This Islam hate site screams Norway: 90% of all violent rapes in Oslo committed by Muslims. Of course, if one reads the actual numbers, one discovers that the figure is based on six rapes with specific conditions and that the numbers for a broader examination of rape are not nearly so dire.
Then, there is a different approach to the topic, examined in the New York Times that notes that a lot of rape is simply not reported because spousal rape is hardly considered a crime and date rape is not treated seriously, leading to a lot of self-suppression of reporting by victims. It even notes that rape by foreigners has a better chance of being prosecuted. So the wild accusations in the first link are probably badly skewed in terms of real information.
Is it probable that violent/stranger rape occurs more often among the poorest segments of society, which often includes recent immigrants. (Especially since that society treats violent/acquaintance and violent/family rape as no rape, at all.) If a country wishes to institute a program to educate immigrants on customary respect for women in that country, I would think that that would be a worthwhile effort. (Of course, based on the NYT story, it would seem that if the stereotypical views of Muslim treatment of women is accurate, Muslim immigrants are going to fit right in with the current Norwegian population.)
I tend to view both linked reports as probably warped in perspective, but neither provides a reason to jump on the xenophobia wagon in regards to Muslim immigrants to Europe.
Updating this thread we now have the attack at the Paris headquarters of the satirical weekly paper Charlie Hebdo with 12 persons dead. I think this is going to strongly increase the anti-Islamic movement in Europe and substantially strengthen the anti-Islamic political parties.
There do seem to be some Muslim immigrants to Western Europe–which isn’t to say they’re the only ones, nor that this applies to most Muslim immigrants–who have little or no interest in taking on the cultural and social ideals of their adopted countries, like gender equality and a general stand for freedom of expression, even if individual Western countries do draw the lines differently in this regard. For this particular subset of immigrants, why do they want to move to Europe if they find its culture, morals, and press so repugnant? Obviously anywhere in France is peaceful and pleasant compared to places where civil wars between Sunnis and Shiites grind on, or where Jihadists flog musicians, condemn rape victims to death, and destroy monuments which may have religious significance not only to most Muslims but Jews and Christians as well. That’s the push factor. But shouldn’t France have a justifiable expectation that those who ask to be allowed to live there should try to be more…French?
It actually seems that it’s the children of immigrants, not the immigrants themselves, who are more apt to oppose the culture violently. And it kind of makes sense because the immigrant probably knows he’s never going to fully fit in, but the kids don’t know anything different and would be more prone to lashing out because they can’t fit in. Especially in places like France where just being born there doesn’t make one “French”.
But I don’t really see why someone fleeing shitty conditions in his country would necessarily want to shed the trappings of his culture.
Granted, I see there’s a problem there, one that may also involve familial inter-generational conflict. But not fitting in, in and of itself, doesn’t usually drive a person to violence.
But there’s a difference between continuing to honor one’s culture, and taking violent action against the institutions of your adopted country.

* * * * * * * * *

_Tasks for this exercise_
1 – Answer these from the discussion:
(a) On how many rapes is the figure of 90% for Oslo based?
(b) According to the New York Times piece, rape by whom has a better chance of being prosecuted?
(c) How many persons died in the attack at the Paris headquarters of Charlie Hebdo?
2 – Duplicate the stretch of the discussion from "Then, there is" through "of real information.".

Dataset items
* * * * * * * * *

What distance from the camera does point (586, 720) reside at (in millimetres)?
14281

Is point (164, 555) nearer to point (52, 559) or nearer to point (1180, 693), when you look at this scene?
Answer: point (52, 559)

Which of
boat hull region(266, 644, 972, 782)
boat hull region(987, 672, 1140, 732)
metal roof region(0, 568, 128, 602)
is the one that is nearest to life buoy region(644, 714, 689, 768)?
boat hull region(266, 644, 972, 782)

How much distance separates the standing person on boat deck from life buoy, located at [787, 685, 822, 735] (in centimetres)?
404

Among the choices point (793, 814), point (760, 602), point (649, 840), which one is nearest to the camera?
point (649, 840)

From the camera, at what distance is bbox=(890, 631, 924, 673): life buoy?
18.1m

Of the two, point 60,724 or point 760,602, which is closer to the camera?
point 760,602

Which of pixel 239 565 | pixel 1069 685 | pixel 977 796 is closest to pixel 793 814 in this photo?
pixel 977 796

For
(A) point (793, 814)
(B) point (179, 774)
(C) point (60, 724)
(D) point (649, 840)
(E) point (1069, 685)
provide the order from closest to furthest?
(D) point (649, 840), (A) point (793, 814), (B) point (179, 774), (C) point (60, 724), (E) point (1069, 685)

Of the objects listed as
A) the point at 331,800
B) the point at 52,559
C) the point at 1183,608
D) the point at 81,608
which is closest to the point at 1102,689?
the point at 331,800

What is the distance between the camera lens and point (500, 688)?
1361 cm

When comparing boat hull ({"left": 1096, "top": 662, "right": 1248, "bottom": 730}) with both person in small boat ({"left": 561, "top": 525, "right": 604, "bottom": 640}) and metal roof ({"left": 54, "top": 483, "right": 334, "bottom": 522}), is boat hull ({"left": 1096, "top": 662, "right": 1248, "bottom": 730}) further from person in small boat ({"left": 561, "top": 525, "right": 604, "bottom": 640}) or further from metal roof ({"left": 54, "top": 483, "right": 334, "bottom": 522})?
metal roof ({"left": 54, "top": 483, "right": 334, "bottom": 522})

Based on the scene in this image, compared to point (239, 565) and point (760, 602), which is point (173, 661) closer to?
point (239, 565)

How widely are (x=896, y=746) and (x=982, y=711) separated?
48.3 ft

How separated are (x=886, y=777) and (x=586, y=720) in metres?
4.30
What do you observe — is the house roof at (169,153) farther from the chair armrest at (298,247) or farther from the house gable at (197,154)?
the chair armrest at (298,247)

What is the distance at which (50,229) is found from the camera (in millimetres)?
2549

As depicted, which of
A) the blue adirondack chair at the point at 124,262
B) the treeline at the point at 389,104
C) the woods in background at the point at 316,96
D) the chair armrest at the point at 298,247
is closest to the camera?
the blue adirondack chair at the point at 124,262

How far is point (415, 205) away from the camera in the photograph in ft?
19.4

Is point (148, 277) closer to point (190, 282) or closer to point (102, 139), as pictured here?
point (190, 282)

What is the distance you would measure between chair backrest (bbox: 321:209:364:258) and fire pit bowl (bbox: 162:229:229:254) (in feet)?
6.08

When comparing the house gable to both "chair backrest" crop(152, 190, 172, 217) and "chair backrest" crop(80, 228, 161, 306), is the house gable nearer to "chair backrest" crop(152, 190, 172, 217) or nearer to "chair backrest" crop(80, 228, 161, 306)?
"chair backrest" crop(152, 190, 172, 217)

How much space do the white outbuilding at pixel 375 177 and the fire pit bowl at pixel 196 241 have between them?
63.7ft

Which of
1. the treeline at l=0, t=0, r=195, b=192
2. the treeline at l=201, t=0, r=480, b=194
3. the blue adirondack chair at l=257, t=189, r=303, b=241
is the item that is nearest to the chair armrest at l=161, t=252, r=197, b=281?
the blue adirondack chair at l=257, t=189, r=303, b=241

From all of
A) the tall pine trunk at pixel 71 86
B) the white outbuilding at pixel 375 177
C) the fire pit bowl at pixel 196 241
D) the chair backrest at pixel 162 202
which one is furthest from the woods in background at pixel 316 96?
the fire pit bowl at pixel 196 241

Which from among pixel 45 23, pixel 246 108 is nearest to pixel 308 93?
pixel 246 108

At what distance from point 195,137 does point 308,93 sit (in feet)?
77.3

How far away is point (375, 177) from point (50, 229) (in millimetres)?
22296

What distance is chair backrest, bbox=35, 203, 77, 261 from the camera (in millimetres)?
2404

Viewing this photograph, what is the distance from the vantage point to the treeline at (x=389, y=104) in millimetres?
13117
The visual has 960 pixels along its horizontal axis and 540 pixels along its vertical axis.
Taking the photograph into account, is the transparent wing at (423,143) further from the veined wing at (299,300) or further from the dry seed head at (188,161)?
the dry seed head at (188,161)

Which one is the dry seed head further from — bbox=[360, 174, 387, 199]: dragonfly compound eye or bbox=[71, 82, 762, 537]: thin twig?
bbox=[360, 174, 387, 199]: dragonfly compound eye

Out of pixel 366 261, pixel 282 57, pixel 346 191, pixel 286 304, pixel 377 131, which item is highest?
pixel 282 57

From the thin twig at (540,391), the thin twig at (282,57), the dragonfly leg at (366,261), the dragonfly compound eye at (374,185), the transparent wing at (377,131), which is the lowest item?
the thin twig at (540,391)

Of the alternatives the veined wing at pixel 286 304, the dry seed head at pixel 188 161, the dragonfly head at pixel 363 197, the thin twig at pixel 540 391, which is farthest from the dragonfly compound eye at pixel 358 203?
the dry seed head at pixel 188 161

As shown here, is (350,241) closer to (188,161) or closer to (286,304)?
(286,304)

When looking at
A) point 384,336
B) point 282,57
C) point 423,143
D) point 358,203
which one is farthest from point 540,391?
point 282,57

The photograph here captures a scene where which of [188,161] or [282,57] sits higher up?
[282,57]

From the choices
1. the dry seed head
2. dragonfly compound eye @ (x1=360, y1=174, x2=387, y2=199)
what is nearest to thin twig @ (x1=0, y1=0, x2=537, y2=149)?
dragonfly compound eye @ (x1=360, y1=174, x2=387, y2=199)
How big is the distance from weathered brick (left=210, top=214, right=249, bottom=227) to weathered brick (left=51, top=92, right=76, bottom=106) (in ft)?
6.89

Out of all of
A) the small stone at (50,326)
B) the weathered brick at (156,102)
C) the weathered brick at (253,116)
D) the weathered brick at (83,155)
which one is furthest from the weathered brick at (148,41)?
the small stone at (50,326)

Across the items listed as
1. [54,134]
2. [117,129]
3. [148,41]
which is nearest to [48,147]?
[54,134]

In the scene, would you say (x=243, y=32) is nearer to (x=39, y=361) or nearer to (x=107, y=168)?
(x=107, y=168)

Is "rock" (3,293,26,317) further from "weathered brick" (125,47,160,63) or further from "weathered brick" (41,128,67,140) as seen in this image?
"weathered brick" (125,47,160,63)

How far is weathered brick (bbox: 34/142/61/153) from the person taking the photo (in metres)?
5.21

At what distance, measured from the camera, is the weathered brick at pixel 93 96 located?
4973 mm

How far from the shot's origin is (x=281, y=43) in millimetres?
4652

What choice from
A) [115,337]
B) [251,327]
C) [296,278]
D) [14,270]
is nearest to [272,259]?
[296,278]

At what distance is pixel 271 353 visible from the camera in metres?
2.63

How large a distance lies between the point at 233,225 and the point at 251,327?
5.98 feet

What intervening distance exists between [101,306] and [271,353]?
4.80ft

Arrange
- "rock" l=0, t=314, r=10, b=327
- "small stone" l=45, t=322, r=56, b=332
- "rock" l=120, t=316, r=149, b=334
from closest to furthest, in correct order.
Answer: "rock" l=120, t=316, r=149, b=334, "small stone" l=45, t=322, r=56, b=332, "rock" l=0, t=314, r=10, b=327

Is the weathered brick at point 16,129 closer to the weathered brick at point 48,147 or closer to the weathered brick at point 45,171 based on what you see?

* * * * * * * * *

_Results_
1 –
(a) Six
(b) Foreigners
(c) 12

2 –
Then, there is a different approach to the topic, examined in the New York Times that notes that a lot of rape is simply not reported because spousal rape is hardly considered a crime and date rape is not treated seriously, leading to a lot of self-suppression of reporting by victims. It even notes that rape by foreigners has a better chance of being prosecuted. So the wild accusations in the first link are probably badly skewed in terms of real information.